━━ DOCUMENT EXTRACT ━━

The board of directors of Climeon AB (publ) (Climeon or the Company) has, as communicated in the Companys press release earlier today, resolved to carry out a directed new share issue of 5,000,000 Class B shares. The Directed New Share Issue was substantially oversubscribed with large interest from a number of new and existing institutional investors. The subscription price was set to SEK 52 per share and Climeon will receive proceeds amounting to SEK 260 million.
 

The board of directors of Climeon has, based on the authorization given by the annual general meeting on 19 May 2020, and as communicated in the Companys press release earlier today, resolved to carry out a directed new share issue of 5,000,000 Class B shares, deviating from the shareholders preferential rights, to Swedish and international institutional investors (the Directed New Share Issue). The Directed New Share Issue has been carried out as an accelerated book building procedure performed by the Company’s financial advisers Carnegie Investment Bank AB (publ) and Pareto Securities AB (the “Joint Bookrunners”).

The subscription price in the Directed New Share Issue is set to SEK 52 and has been determined through the book building procedure. Through the Directed New Share Issue, Climeon will raise proceeds amounting to SEK 260 million before transaction costs. The subscription price in the Directed New Share Issue constitutes a discount of approximately 2.26 percent compared to the closing price for the Company
s Class B share on Nasdaq First North Premier Growth Market on 1 October 2020.

━━━

• _WHAT IS ASKED_
1. Could you rewrite the paragraph of the Climeon share issue text that begins "The board of directors of Climeon has, based on the authorization" as a brief list of its main facts?
2. Which companies does the Climeon share issue text name?
3. Can you carry the Climeon share issue text forward from its last sentence?

━━ MATERIAL ━━

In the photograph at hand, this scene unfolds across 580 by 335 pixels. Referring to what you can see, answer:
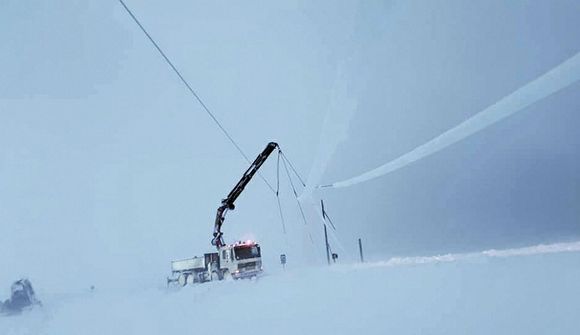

━━━

• _RESPONSES TO THE EXERCISE_
1.
- Climeon's board resolved to carry out a directed issue of 5,000,000 new Class B shares.
- The board acted under the authorization given by the annual general meeting on 19 May 2020.
- The issue deviated from shareholders' preferential rights and was directed to Swedish and international institutional investors.
- It was carried out as an accelerated book building procedure.
- The Company's financial advisers, Carnegie Investment Bank AB (publ) and Pareto Securities AB, ran the procedure as the Joint Bookrunners.

2.
- Climeon AB (publ)
- Carnegie Investment Bank AB (publ)
- Pareto Securities AB

3.
The Directed New Share Issue implies that the conditions for disbursement of the loan, which the Company was granted by SEK and DNB on 28 September 2020, have been fulfilled.

The Directed New Share Issue entails a dilution for existing shareholders of approximately 9.2 percent of the number of shares and approximately 2.8 percent of the number of votes in the Company, based on the total number of shares and votes in the Company following the Directed New Share Issue. Through the Directed New Share Issue, the number of outstanding shares will increase by 5,000,000 from 49,440,679 to a total of 54,440,679 divided between a total of 13,650,000 Class A shares and 40,790,679 Class B shares. The number of votes will increase from 172,290,679 to 177,290,679  and the share capital will increase by SEK 75,000 from SEK 741,610.185 to SEK 816,610.185.

The reasons for the deviation from the shareholders’ preferential rights were to diversify the shareholder base among Swedish and international institutional investors and at the same time raise capital in a time and cost efficient manner at favorable terms. The net proceeds from the Directed New Share Issue is intended to be used to increase the Company’s local presence in existing focus markets as well as new markets in order to accelerate sales. In addition, the net proceeds are intended to be used to accelerate time to market for the next generation Heat Power module, lowering the cost per kW produced for customers, increase the Company’s gross margin and securing product compliance with country regulations. The net proceeds will also enable strategic investments and be used as a risk mitigation buffer. The board of directors of the Company consider that the subscription price in the Directed New Share Issue is marketable since it was set through an accelerated book building procedure performed by the Joint Bookrunners.

In connection with the Directed New Share Issue, the Company has undertaken, with customary exceptions, not to issue additional shares for a period of 180 calendar days after the announcement of the outcome of the Directed New Share Issue. In addition, board members[1] and executive management[2] have undertaken not to sell any shares in Climeon for a period of 180 calendar days after the announcement of the outcome of the Directed New Share Issue, with customary exceptions.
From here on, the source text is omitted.